Chemistry: molecular biology and microbiology – Measuring or testing process involving enzymes or... – Involving hydrolase
Reexamination Certificate
2001-06-22
2004-11-16
Saucier, Sandra E. (Department: 1651)
Chemistry: molecular biology and microbiology
Measuring or testing process involving enzymes or...
Involving hydrolase
Reexamination Certificate
active
06818415
ABSTRACT:
BACKGROUND OF THE INVENTION
1. The Field of the Invention
The present invention relates to methods, compositions, and assays for the determination of chemical components in biological samples. More particularly, the present invention relates to calorimetric assays based on the sodium activation of amylase.
2. The Relevant Technology
Chloride ion is the major extracellular negative ion in the human body. Its main function is to maintain electrical neutrality by acting as a counter-ion to sodium. Accordingly, chloride ion levels often accompany sodium losses and excesses.

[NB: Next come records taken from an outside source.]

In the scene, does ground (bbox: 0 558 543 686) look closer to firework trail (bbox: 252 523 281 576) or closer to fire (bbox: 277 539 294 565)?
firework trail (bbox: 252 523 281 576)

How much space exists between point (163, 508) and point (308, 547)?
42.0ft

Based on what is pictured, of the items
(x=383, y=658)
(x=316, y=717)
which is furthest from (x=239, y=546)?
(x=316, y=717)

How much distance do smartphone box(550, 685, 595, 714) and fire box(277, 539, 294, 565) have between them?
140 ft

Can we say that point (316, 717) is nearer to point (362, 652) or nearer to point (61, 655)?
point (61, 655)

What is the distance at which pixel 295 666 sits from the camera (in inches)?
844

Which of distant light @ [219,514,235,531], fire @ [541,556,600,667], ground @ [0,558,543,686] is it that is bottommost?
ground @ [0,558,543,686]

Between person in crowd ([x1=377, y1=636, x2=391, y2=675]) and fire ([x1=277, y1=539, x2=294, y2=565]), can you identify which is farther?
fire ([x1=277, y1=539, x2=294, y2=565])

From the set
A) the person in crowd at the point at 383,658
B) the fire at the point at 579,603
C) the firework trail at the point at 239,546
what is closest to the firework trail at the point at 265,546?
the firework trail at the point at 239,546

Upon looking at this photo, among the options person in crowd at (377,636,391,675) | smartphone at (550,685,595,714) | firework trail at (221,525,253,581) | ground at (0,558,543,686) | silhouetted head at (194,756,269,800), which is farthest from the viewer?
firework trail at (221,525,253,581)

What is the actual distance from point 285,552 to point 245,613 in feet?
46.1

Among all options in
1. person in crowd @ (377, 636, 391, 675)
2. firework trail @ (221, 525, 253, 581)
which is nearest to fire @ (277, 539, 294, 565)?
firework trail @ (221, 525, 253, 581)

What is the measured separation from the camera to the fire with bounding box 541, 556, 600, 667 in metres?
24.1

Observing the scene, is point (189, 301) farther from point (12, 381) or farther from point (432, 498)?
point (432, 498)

Chloride ion also helps regulate acid-base balances by entering cells in response to rising carbon dioxide levels. As carbon dioxide increases, bicarbonate moves from the intracellular space to the extracellular space. In response, chloride tends to enter the cells.
Therefore, there are various circumstances where it is important to analyze serum and other bodily fluids to determine the amount of chloride ion. For example, hyperchloremia (high serum chloride) may indicate chronic hyperventilation, Cushing's syndrome, dehydration, eclampsia, excess infusion of normal saline, kidney dysfunction, metabolic acidosis, or renal tubular acidosis. Hypochloremia (low serum chloride) may indicate Addison's disease, burns, chronic respiratory acidosis (chronic hypoventilation), congestive heart failure, excessive sweating, gastric suction, over hydration, salt-losing nephritis, syndrome of inappropriate ADH secretion, or vomiting.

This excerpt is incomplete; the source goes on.